┌────────
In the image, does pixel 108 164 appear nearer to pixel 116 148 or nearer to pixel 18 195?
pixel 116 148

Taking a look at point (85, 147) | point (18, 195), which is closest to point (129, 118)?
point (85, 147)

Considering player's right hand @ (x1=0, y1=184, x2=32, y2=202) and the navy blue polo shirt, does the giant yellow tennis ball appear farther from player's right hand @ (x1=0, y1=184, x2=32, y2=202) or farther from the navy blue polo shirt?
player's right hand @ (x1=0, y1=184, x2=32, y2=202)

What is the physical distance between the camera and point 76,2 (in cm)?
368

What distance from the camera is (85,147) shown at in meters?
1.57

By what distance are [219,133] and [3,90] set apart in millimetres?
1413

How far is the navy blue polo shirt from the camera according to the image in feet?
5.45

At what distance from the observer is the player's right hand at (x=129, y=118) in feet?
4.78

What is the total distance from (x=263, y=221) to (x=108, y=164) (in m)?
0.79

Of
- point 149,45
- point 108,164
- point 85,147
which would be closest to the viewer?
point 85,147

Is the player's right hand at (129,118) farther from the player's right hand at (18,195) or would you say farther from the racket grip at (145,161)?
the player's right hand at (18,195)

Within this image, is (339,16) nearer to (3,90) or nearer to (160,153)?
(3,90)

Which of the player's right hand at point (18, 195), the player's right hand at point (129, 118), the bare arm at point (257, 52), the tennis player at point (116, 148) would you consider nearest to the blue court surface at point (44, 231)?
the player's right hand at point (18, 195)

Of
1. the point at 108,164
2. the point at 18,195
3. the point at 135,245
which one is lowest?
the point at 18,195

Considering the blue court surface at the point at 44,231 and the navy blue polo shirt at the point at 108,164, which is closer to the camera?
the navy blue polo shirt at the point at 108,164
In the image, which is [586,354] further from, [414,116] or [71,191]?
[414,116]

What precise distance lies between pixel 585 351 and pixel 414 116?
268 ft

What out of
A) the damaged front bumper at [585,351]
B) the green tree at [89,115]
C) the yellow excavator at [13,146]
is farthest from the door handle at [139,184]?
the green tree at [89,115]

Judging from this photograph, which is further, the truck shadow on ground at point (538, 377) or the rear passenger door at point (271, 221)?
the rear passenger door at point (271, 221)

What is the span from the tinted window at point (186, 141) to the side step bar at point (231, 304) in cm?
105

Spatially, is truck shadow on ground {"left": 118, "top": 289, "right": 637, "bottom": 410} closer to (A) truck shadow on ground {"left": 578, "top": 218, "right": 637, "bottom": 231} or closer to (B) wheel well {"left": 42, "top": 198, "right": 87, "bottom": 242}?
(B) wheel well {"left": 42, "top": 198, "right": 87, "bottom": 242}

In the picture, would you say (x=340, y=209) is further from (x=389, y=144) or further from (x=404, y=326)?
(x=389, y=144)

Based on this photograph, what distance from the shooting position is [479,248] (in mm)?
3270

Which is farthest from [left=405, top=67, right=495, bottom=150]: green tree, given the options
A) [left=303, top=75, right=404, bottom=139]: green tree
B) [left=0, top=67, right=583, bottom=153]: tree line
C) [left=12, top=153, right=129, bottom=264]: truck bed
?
└────────
TASK GOAL - Reproduce the listing above from the line containing "Based on this" through the end, keeping every request unchanged and adding 99 to each distance given in the answers.

SOLUTION TO THE EXERCISE -
Based on this photograph, what distance from the shooting position is [479,248] (in mm)?
3369

Which is farthest from [left=405, top=67, right=495, bottom=150]: green tree, given the options
A) [left=303, top=75, right=404, bottom=139]: green tree
B) [left=0, top=67, right=583, bottom=153]: tree line
C) [left=12, top=153, right=129, bottom=264]: truck bed
?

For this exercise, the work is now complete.